To put this project in perspective, Ed Voigt, spokesman for the Corps’ Philadelphia District office, said that widening Broadkill as a traditional, separate beach could have cost $30 million – obligating Delaware to pay as much as a third of the total expense.

Broadkill’s link to the channel deepening project has its roots in a 1997 public hearing, when the Corps planned to dispose of the sediments just offshore.

The late charter boat captain Jerry Blakeslee arrived at a meeting pushed by the late Sen. William V. Roth. Charter boat captains and fishermen were worried about the impact the sand dumping would have on important fishing areas.

Earlier in the day, Blakeslee took his charter boat Grizzly out to the dump site and collected some bottom samples. He came to the meeting at the University of Delaware’s Lewes campus armed with a small, white cooler.

When it was his turn to speak, Blakeslee opened the cooler and started pulling out samples – a big chunk of mud squirming with worms and a chunk of sand reef built by Sabellaria worms. Fisherman called the area “the Coral Beds.”

State and federal officials started talking about other options for the sand disposal, including pumping it on to Broadkill Beach.

Even now, all those years later, the project is not without controversy.

David Carter, conservation chair with the Delaware Audubon Society, said he is concerned that the timing of sand pumping should be managed to avoid the peak spawning period for horseshoe crabs and the lack of state and federal oversight.

Carter said there is “no meaningful data or analysis of the cumulative impacts” and state and federal officials are taking the position that this is a short-term problem that will lead to long-term improvements.

“My response remains … show me the data,” he said.

The project has been delayed multiple times. Now it is expected to stage at the terminus point of Del. 16 and the beach, where there is expected to be less impact on spawning horseshoe crabs, and then shift to the south end of the beach once the spawning season concludes, Bailey said.

Pilkey also sees environmental issues.

“This beach [sand] will kill everything on the beach and will change the ecosystem for a few years, including the end of the [food] chain offshore,” he said. “Grain size [of sand] is a problem. Some channels have mud in them.”

Broadkill will be the longest continuous beach renourishment project tackled in Delaware so far, including the Corps-maintained Atlantic oceanfront at Rehoboth Beach and Dewey Beach.

New Jersey-based Weeks Marine, which won the Corps dredging and beach-fill contract, recently posted a sign at Broadkill’s entrance declaring, “Coming in March: Weeks Marine” to advertise the planned start of work.

Stored rows:
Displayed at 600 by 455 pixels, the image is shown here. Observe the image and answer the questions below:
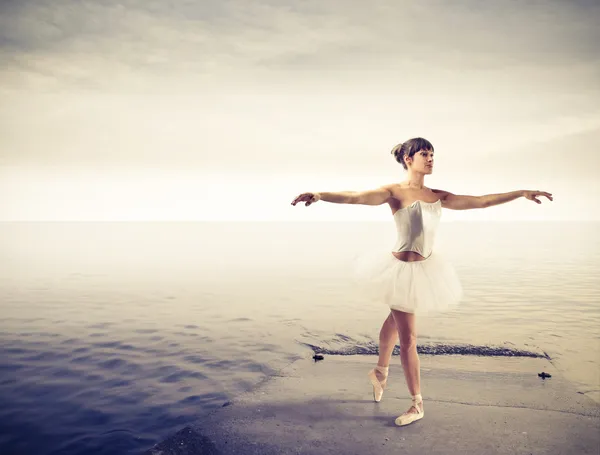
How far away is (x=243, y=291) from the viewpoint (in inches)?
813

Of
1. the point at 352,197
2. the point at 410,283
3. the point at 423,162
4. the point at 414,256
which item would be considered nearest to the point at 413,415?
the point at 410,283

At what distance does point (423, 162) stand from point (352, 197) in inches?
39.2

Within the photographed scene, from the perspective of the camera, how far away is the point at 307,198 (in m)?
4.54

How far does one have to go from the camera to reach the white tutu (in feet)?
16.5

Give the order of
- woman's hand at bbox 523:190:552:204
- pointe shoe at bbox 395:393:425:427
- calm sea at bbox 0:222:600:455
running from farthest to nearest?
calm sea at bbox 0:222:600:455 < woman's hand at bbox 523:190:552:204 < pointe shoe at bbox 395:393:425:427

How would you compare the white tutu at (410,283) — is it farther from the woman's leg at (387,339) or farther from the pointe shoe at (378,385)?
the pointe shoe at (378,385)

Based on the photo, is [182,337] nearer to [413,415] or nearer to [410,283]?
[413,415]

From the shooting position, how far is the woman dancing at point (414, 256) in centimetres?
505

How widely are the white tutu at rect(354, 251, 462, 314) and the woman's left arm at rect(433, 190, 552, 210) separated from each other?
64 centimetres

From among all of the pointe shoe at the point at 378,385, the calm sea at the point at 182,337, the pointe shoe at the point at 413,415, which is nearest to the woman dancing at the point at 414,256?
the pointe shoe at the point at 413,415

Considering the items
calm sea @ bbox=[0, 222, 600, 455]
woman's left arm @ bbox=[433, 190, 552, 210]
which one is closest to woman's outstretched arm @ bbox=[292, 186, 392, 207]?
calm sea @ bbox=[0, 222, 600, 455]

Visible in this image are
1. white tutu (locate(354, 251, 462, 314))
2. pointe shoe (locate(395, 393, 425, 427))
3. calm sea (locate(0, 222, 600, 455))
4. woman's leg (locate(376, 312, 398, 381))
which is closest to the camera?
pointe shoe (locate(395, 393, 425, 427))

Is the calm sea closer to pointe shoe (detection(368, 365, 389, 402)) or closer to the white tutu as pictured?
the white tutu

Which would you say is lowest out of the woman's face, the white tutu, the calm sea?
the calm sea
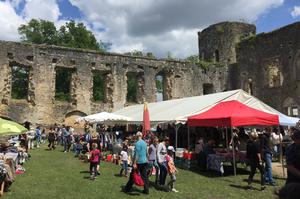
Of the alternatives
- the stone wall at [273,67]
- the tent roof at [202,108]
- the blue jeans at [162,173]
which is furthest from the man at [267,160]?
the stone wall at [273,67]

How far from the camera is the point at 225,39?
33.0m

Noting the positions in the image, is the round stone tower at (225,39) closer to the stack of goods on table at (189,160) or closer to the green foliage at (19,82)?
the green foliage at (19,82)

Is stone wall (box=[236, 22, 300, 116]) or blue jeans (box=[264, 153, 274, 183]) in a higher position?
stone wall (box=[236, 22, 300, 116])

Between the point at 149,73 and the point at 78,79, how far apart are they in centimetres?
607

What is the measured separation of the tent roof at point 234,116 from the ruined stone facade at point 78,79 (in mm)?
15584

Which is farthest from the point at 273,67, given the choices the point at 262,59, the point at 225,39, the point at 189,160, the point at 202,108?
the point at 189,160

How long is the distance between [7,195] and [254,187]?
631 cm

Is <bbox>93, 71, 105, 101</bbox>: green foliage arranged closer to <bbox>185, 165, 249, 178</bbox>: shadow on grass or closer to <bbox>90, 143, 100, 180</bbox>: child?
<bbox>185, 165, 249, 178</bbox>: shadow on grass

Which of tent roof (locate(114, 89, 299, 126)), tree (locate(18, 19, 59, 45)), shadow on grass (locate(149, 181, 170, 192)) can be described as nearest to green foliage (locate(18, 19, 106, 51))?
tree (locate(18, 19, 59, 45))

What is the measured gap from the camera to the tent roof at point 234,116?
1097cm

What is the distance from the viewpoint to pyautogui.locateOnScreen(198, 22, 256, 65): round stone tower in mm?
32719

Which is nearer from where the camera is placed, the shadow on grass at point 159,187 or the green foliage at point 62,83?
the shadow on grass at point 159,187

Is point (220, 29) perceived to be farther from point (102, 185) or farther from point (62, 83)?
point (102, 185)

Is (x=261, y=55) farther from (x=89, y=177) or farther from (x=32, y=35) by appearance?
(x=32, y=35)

==

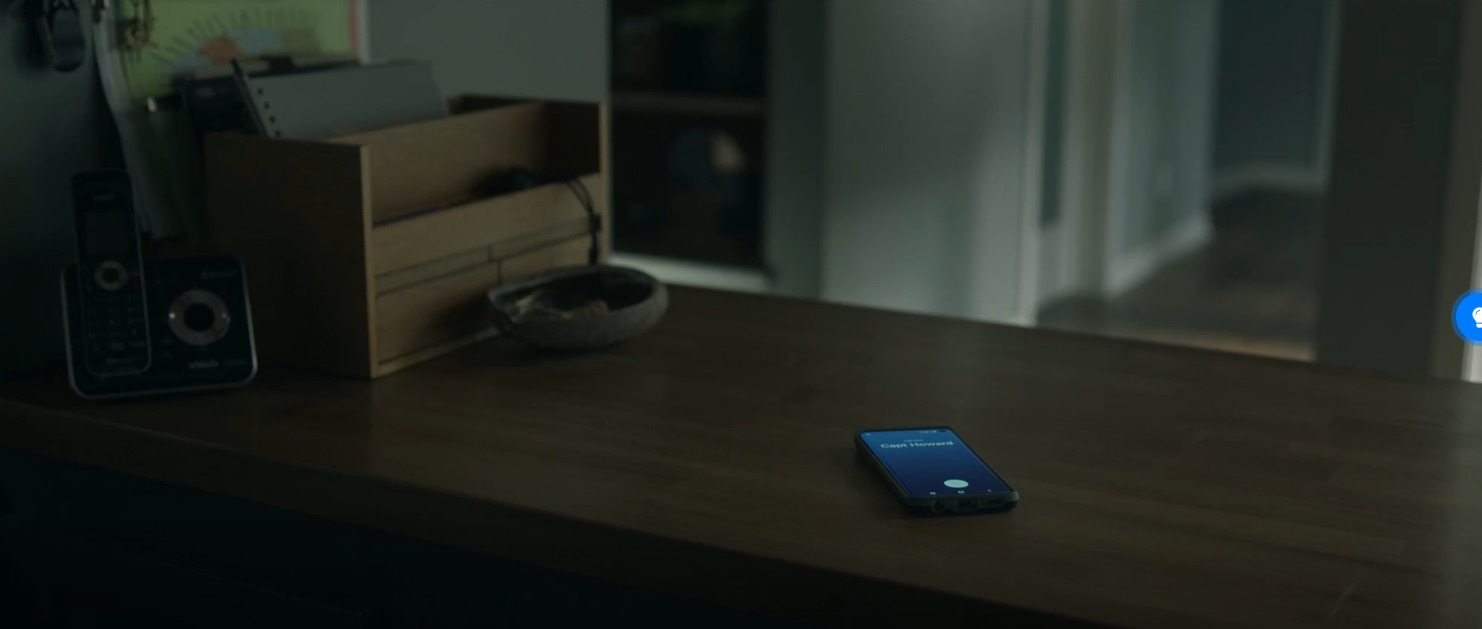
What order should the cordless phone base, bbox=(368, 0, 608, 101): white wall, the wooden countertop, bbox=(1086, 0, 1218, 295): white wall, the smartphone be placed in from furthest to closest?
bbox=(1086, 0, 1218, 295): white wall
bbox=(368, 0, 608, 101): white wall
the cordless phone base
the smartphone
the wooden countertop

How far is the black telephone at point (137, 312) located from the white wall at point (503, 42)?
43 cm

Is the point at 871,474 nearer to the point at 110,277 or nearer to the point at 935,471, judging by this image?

Written request:
Decide whether each statement agrees with the text on Broadkill Beach, answering yes or no and quoting the words of the text that settle it. 1. Blakeslee used his charter boat to gather bottom samples from the dump site. 2. The company that won the dredging and beach-fill contract is based in Delaware. 3. Widening Broadkill as a traditional, separate beach could have cost $30 million. The material was drawn from a separate source.

Solution to the exercise:
1. Yes: "Blakeslee took his charter boat Grizzly out to the dump site and collected some bottom samples."
2. No: "New Jersey-based Weeks Marine, which won the Corps dredging and beach-fill contract"
3. Yes: "widening Broadkill as a traditional, separate beach could have cost $30 million"